As if Hewlett-Packard Co. didn’t have enough to worry about, it’s now facing a shareholder class-action lawsuit that alleges management violated securities regulations by not disclosing the true value of Autonomy, causing its stock price to plummet.
A lawsuit filed yesterday in U.S. District Court in San Francisco by shareholder Allan Nicolow charges HP with issuing “false and misleading statements” about Autonomy’s worth when it announced the $11 billion acquisition deal in August 2011. Within six months of the deal, HP announced Autonomy sales were plummeting. Last week, HP wrote off $8.8. billion related to the acquisition, saying Autonomy management used accounting tricks to inflate its value.
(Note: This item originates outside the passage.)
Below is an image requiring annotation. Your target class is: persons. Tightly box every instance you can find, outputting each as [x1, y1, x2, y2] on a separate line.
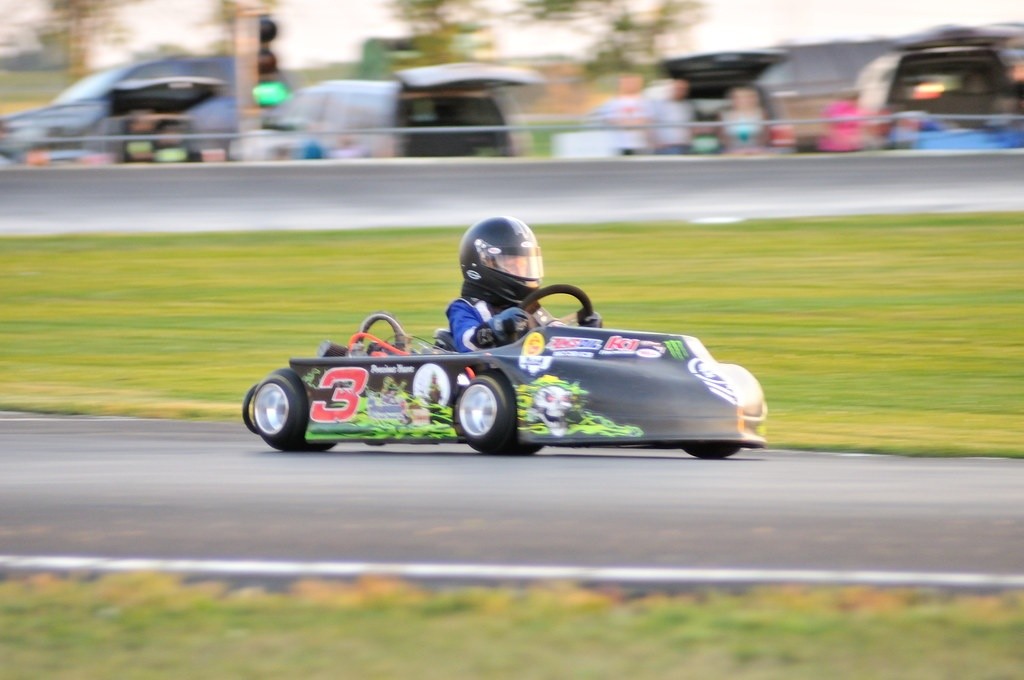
[446, 217, 604, 353]
[122, 110, 203, 164]
[592, 72, 770, 153]
[817, 89, 865, 152]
While HP shareholders have the right to sue, they may be suing over the wrong issue. The wrongdoing, if any, may be in what happened after the Autonomy deal was struck.
For shareholders, such lawsuits are a necessity. Investors make purchase decisions based on disclosure statements and financial filings mandated by law. Wall Street neither makes nor expects guarantees, but there is an expectation of transparency in financial transactions that will affect stock prices.
HP’s stock has steadily declined since February 2011, when the company embarked on strategies around tablets and the WebOS operating system. The stock price went into a free fall in August 2011, when HP announced its TouchPad product launch had failed. It withdrew from the tablet market, shelved the WebOS operating system, considered spinning off its $40 billion PC business and announced the acquisition of Autonomy.
At the time the acquisition was announced, everyone — analysts, competitors, shareholders and even HP CFO Cathie Lesjak — said HP was grossly overpaying for Autonomy, which was generating approximately $1.1 billion in revenue. Then-CEO Leo Apotheker plowed ahead. The deal and the bumbled tablet/PC strategy cost Apotheker his job. Current CEO Meg Whitman proceeded with the Autonomy deal, as it was too far down the road to reverse course.
Should HP have paused to listen to all the warnings? Should HP have done more due diligence? Did HP rush into a deal it had too little experience to pull off? These are good questions, but not as good as asking what happened after the deal closed.
The first signs the Autonomy deal was in trouble came last May when HP blamed Autonomy’s sagging sales for its poor second quarter financial performance. The precise numbers weren’t available, but HP’s software sales for that quarter tallied at $970 million — less than the pre-acquisition sales for both companies combined. The sharp decline cost Autonomy founder Mike Lynch his job; he was replaced by former Microsoft executive Robert Youngjohns.
Lynch denies any accounting shenanigans designed to inflate the value of his company. Instead, he says, HP did a poor job integrating the sales organizations. HP sales teams were still being incented to sell competing products and no incentives to sell Autonomy software, he says. Further, HP imposed strict margin requirements and raised prices by as much as 30 percent, turning off existing customers.
HP and the former Autonomy management teams are likely to wage a war of words for some months to come. Allegations of financial reporting improprieties have been turned over to U.S. and U.K. authorities for review.
Yes, shareholders and partners should be concerned about what happened with Autonomy. The due diligence should have caught any “irregularities.” Moreover, HP’s shareholders and partners should look at what came after, as it’s a reflection of the current management and its ability to right the listing giant.
The Autonomy issue is equally about integration, go-to-market strategies, sales execution, channel performance and, ultimately, the creation of new opportunities that result in value.